Part of why mag-stripe cards find more use than smart cards is because they are cheap and ubiquitous. Every merchant on the planet has some device already which scans mag-stripe cards and if they somehow don't (or use an embedded device) they can be had for less than $20.

When base-64 encoded, the public and private keys for a single wallet are plenty small enough to fit on the two tracks readable by most devices. Simply use a block cipher of some sort and a standard PIN number to secure the private key before burning to a card, write a little software to b64decode the keys and you're good to go. More merchants will accept a mag-stripe solution than a smartcard solution because it either uses hardware they already own OR it requires less expensive hardware.

You may also consider hacking together a small embedded device that handles all of this for the merchant and just needs a network connection.
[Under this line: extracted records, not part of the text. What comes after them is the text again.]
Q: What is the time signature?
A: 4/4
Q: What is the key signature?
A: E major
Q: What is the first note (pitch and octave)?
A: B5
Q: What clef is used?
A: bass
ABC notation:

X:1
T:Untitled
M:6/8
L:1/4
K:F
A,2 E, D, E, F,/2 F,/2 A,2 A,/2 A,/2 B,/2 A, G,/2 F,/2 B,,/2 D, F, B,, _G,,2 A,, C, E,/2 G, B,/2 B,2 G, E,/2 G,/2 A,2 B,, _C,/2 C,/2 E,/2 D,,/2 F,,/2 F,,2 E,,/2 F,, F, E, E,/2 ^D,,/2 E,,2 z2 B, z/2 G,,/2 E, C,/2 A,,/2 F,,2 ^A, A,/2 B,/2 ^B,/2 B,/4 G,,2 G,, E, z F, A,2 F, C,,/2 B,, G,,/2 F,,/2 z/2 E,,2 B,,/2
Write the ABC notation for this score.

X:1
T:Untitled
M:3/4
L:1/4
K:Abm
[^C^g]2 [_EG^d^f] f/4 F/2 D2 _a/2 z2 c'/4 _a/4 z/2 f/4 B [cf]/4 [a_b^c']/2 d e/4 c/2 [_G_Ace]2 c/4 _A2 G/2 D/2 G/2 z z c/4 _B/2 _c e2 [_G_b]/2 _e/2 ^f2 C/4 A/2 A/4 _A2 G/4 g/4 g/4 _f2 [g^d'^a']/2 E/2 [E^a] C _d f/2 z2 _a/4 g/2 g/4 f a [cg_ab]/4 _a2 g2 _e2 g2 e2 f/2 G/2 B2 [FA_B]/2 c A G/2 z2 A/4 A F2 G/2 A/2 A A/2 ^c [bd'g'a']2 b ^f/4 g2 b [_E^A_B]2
Once bitcoin gets ported to Android successfully you could easily write software for a smallish tablet like the Archos 7, which has a USB host adapter cable that allows keyboards and other HID compliant devices (like mag-stripe readers) to be attached. It's also fairly cheap in the $130-$150 range.

Merchants like easy, merchants like familiar, and merchants definitely like cheap. Give them something with a < $200 buy-in cost that will bring them niche business from the bitcoin folks that won't cost them monthly fees or steal a percentage of their profits and they will come in swarms. Make it convert to USD and deposit in Dwolla or such automatically and it'll be an even easier sell.